Tracking individual composer’s IP - which I take to be something of a pun - tcpIP and “Intellectual Property” - would need to take place on several levels. One - in the XML itself containing the project - and Two - in the wave files themselves - and Three - in the finished output.

I see the complications now and thank you for your detailed explanation. I’m not a developer or even a programmer of software so please excuse my “you’re dreaming if you want to try and do that” type of questions.

Might there be a way to isolate any new data that transpires once the program is initiated or edited by another user? Similar to the way in which a PC remembers recent items/applications etc. used, and then locked with in a log file that is uneditable?

Just some thoughts.

Peter

Hi Peter,

There is already a pretty good application for network collaboration of Ardour sessions. It’s called Session Exchange. It’s a python script in the Ardour SVN repository.

It would be fairly easy to modify Session Exchange to take on the features you need. It could “stamp” the wave files with the user’s name, and interact with an online web server in some way.

Generally speaking there is no way to change a wave file from within Ardour once it is recorded (destructive mode is the only exception). So that won’t be a problem.

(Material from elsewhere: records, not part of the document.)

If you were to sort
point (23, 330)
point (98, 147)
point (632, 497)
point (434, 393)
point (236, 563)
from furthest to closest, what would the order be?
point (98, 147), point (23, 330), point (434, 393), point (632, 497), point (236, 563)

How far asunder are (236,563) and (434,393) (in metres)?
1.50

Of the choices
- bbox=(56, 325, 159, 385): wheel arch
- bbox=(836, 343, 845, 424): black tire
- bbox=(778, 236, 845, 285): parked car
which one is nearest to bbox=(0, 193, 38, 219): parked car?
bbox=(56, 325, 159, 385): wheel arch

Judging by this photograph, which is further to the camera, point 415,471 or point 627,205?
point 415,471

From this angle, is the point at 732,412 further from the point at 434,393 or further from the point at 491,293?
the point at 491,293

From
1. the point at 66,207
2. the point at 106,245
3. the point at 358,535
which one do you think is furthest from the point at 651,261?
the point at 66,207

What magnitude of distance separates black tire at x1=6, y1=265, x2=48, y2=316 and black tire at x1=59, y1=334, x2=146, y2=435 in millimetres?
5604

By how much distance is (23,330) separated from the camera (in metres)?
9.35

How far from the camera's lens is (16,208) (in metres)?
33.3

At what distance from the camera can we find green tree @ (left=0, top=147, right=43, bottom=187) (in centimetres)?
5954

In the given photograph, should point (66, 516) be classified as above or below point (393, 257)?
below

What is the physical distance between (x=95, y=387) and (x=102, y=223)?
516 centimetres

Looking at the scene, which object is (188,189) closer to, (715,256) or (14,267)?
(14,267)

Locking the wave files so that they can be read by the collaborator but disallowing all other uses is a bigger project involving encryption which I will leave as an exercise for the reader.

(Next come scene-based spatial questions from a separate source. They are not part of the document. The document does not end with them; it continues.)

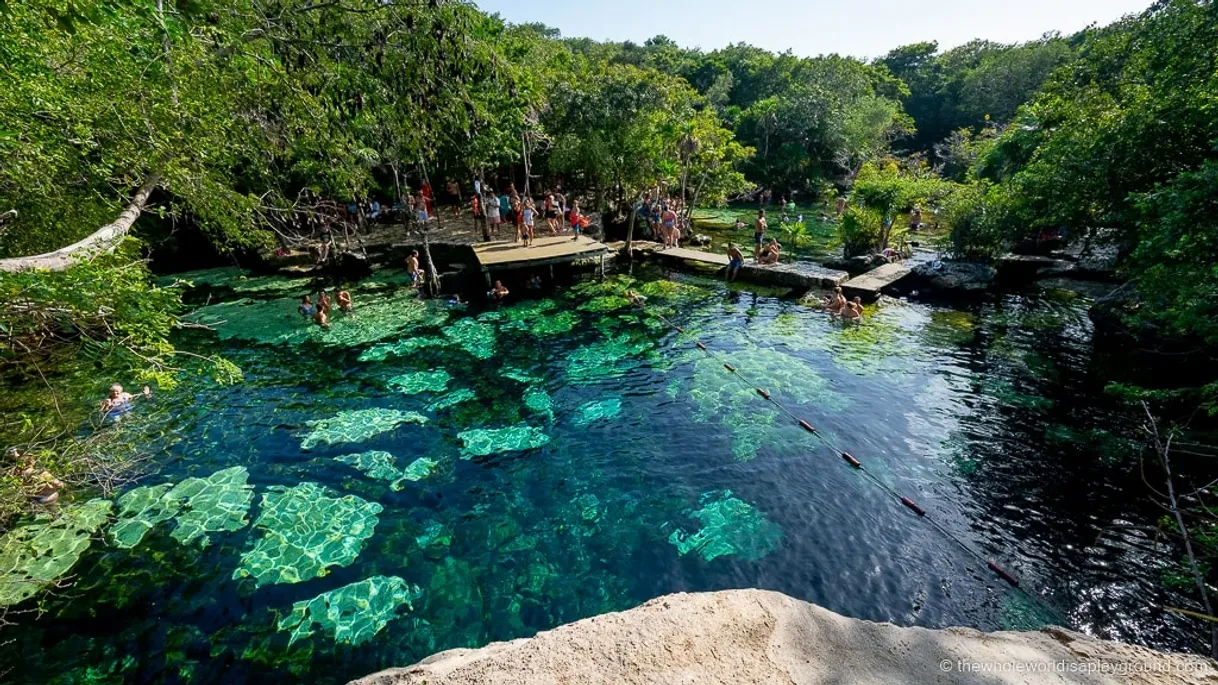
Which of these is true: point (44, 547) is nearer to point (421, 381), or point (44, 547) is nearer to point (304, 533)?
point (304, 533)

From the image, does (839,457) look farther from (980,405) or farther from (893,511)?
(980,405)

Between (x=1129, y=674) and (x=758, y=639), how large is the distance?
2783 millimetres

I’ve seen several online musician collaboration sites come and go. I’ve always felt Ardour would provide a method for this to finally work. Good luck with your project!

-Ben

Thanks for your comments Ben. Although much of it is Greek to me, I do think I get the overall idea of what you’re suggesting.

As I said, I am new to this site, but certainly not new to the software recording world. Open Source is a new ballgame for me though. Based on the levels of support I see here at this site, combined with what I think is a great product, I’m totally pumped about the possiblities which lay ahead.

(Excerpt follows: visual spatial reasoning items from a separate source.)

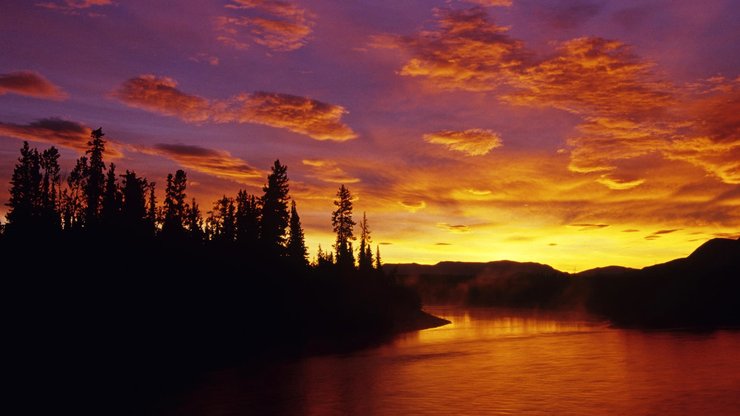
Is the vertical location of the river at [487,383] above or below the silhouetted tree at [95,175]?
below

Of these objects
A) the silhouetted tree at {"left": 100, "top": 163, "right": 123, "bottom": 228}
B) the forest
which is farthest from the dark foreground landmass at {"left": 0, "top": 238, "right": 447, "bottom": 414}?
the silhouetted tree at {"left": 100, "top": 163, "right": 123, "bottom": 228}

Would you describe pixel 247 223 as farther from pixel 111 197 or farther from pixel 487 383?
pixel 487 383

What bandwidth transfer rate might one expect to use if relaying a large number of Ardour files around the planet?

Also, the site’s you have seen come and go; what were they exactly and do any still exist?

Thanks so much for your input. Greatly appreciated!

Here are some starting points:

esession.com - still a demo after 2 years

http://www.masternewmedia.org/music_collaboration/music_jamming/online_music_collaboration_software_20050715.htm

http://www.musicbizacademy.com/internet/tonos_exit.htm

There was another startup which had their own proprietary DAW which allowed you to collaborate with others, non-realtime, by trading tracks. But I can’t find them now.

Thanks Ben for your reply. I have checked out esession and although it does have real time DAW software it seems to me to be a glorified online management company. I watched a video created by one of the esession partners and she said that their members have to have a minimum of 15 released products under their belt in order to qualify. Also, if someone were in need of a musician/producers services there is a $25.00 charge just for esession to forward the request. I could on with foreseeable problems but that’s not what we’re here for, right?

With regard to Ardour: I’d asked what bandwidth rate a web hosting company would expect to see being chewed up each month. I’ve heard that an Ardour file can be a gig or more and consequently a very slow upload. If a site were to have heavy traffic and many members transferring these files back and forth, how much (estimation) dedicated bandwidth traffic do you think I’d be looking at on a monthly basis?

As well, is there, might there, be a way to reduce these file sizes until a final product (song file) is finished and then expand, decompress or restore it to it’s expected size? Sorry if that’s a stupid question. I’m really not familiar with these things.

Again, thanks for reading my post and thanks in advance for your time and consideration.
Peter.

BTW: gearslutz is a great site! Extremely entertaining and knowledgable resources. I see very clearly as to how gearslutz will become aan invaluable part of my business. Thanks!